新型コロナウイルスの感染拡大で外出自粛の動きが強まり、料理宅配サービスに特需が生じている。出前館とウーバーイーツでは、7日の緊急事態宣言後に利用者が6割増。
中国配車サービス大手の滴滴出行(DiDi)が大阪でサービスを開始するなど新規参入も相次ぐ。一方で、配達員の確保は困難になり、市場は過当競争の様相を呈している。
2020年4月29日 日本経済新聞朝刊 12ページ掲載


業界:外食大手

動向
店内営業が中心の外食産業はコロナ禍による減収が大きい。コロナによって生まれた、新しいライフスタイルや価値観、いわゆる「ニューノーマル」でも、飲食店の宅配シフトは加速する見通し。

新型コロナウイルス禍で苦境の外食が宅配や通販の強化を急ぐ。デニーズは宅配専用の厨房を開設したほか、居酒屋「塚田農場」を運営するエー・ピーカンパニーは冷蔵食品を開発した。
2020年05月25日 日本経済新聞朝刊 5ページ掲載

新型コロナによる感染拡大を防ぐため非接触のサービス方法を模索している。日本マクドナルドや宅配ピザでは自社で手がける宅配で、商品を直接手渡ししない「置き配」サービスに対応。
2020年03月20日 日経MJ(流通新聞) 13ページ掲載


宅配弁当サービス/食材宅配サービス

動向
コロナ禍によって、宅配弁当や食材宅配サービスの需要も急増。
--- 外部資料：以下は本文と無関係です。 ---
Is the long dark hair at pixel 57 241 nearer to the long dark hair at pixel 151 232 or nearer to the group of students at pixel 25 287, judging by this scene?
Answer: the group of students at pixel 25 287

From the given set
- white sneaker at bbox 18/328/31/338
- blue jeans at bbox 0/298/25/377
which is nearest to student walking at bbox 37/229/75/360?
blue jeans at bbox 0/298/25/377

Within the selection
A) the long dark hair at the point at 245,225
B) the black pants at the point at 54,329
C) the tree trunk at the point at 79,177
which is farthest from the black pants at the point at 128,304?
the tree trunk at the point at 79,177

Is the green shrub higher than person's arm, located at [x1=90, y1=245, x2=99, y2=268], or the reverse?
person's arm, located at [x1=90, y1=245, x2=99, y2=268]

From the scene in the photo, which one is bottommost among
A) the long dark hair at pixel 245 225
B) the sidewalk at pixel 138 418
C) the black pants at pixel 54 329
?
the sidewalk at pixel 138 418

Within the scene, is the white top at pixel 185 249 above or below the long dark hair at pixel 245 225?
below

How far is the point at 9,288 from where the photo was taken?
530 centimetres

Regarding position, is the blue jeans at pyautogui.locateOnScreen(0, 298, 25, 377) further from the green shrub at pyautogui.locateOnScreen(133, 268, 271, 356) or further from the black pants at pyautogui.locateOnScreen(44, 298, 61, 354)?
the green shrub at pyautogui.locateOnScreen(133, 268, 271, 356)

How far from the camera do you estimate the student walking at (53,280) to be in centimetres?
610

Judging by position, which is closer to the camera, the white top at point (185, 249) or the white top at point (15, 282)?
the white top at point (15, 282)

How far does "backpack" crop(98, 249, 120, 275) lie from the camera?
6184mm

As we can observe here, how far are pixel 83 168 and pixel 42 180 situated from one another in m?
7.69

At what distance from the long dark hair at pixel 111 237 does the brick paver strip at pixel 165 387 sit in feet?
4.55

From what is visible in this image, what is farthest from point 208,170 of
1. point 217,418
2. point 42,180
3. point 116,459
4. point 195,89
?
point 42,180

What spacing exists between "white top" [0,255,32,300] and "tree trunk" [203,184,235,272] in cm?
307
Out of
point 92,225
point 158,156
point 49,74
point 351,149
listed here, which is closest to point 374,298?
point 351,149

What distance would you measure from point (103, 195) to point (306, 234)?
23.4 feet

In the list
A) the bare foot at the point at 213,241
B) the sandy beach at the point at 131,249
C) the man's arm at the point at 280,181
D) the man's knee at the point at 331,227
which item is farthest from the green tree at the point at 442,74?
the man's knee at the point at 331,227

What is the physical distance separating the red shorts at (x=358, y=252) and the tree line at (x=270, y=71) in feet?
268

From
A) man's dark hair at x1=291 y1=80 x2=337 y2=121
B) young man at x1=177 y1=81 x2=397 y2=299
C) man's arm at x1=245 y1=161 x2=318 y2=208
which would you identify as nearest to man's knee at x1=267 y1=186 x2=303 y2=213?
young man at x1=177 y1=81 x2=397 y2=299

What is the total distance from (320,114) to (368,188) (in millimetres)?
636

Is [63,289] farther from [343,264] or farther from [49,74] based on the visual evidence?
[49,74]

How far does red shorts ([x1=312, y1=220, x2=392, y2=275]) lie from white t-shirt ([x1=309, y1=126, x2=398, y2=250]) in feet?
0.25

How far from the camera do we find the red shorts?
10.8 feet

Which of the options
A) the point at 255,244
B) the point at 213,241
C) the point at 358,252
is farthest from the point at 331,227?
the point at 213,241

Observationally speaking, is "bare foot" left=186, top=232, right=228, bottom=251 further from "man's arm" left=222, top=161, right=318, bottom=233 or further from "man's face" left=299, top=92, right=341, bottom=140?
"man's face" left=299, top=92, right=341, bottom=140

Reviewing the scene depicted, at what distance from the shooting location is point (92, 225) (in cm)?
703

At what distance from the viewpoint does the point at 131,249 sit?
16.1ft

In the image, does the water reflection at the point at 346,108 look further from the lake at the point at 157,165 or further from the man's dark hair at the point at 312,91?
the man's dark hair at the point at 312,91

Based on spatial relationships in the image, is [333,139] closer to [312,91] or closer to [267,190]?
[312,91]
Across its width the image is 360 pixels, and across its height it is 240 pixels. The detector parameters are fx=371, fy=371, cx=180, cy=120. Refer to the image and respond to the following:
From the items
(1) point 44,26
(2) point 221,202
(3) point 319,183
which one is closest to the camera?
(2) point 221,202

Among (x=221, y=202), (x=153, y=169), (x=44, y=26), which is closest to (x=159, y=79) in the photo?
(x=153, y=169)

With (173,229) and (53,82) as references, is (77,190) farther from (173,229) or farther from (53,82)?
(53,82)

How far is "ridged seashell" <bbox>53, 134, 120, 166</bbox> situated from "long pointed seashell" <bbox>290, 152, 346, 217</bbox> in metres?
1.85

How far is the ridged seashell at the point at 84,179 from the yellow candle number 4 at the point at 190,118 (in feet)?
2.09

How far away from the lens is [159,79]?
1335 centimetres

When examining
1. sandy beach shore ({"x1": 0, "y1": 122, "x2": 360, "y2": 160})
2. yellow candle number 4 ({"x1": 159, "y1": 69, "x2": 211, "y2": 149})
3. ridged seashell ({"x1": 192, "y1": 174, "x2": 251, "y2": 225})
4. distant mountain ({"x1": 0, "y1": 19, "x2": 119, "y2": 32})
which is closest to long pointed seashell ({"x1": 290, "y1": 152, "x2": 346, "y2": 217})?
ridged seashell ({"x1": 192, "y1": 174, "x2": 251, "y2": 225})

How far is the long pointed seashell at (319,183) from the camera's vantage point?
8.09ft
一方、注文増に対応するための配達員の確保や物流センターの整備などの課題も浮上している。

新型コロナウイルスの感染拡大を受け、自宅で過ごす消費者に向けたサービスの需要が増えている。ワタミでは弁当宅配サービスが2日間で50万食分の予約申し込みがあったほか、定期宅配を手がけるオイシックス・ラ・大地ではミールキットの受注が伸びている。
2020年03月06日 日経MJ(流通新聞) 13ページ


小売り大手

動向
小売り大手とネット企業が協業するケースが増えている。巣ごもり需要の取り込みを狙い、対象店舗・地域を順次拡大する動きにも注目だ。

スーパー大手のライフコーポレーションはアマゾンジャパンと協業する。最短2時間で商品を配送するアマゾンの有料会員向けサービスで、年内にライフの商品を供給する。日本の大手スーパーがアマゾンと協業するのは初。物流インフラを持つアマゾンと組んで「超お急ぎ需要」を開拓するとともに、自社の店舗やネットスーパーへの送客も狙う。
2019年06月03日 日経MJ(流通新聞) 13ページ

米ウーバーテクノロジーズは29日、宅配代行サービス「ウーバーイーツ」でローソンで販売する食料品などの取り扱いを始めた。日本国内でコンビニエンスストアの商品を宅配するのは初めて。
2019年08月30日 日経MJ(流通新聞) 15ページ

各業界の取り組みに共通しているのは、共働きや単身者、高齢者にとっても有り難いサービスでもあるという点です。病気やケガなど、何らかの理由で日常生活が送れないという時にも大いに役立ちますね。
消費者は、年齢やライフスタイルもさまざまです。しかし、幅広い消費者にとって「あったら嬉しい」サービスであれば、今後もある程度需要を見込めます。コロナ禍の影響による一過性のものでは終わらないでしょう。

有望な職種

営業職:法人営業全般
企画・管理:マーケティング・商品企画・広告宣伝
販売・サービス職:店舗・販売、店舗開発・施設管理、運輸・物流サービス
技術職:インフラエンジニア、Webサービス系エンジニア・プログラマ
など


デリバリー業界では配達員など宅配人材に注目が集まりがちですが、市場の活性化を背景に意外にも、さまざまな職種の需要があります。 出前・宅配注文サイトや宅配代行サービスでは、アプリの提供や、効率的に配達員と注文をマッチングしたりするためのシステム開発が不可欠です。ここでもIT関連の人材需要が高まりそうです。
デリバリー向けの商品開発やマーケティング、宅配に特化した店舗開発や物流管理、フリー人材を配達員として組織化するための人事労務管理・人材マネジメントにかかわる職種も有望といえそうです。
宅配代行サービスは活況の一方、個人情報の保護や配達員の労働環境の向上など、法整備のあり方を含む課題が。今後、法務関連の人材が求められる局面が増える可能性もあります。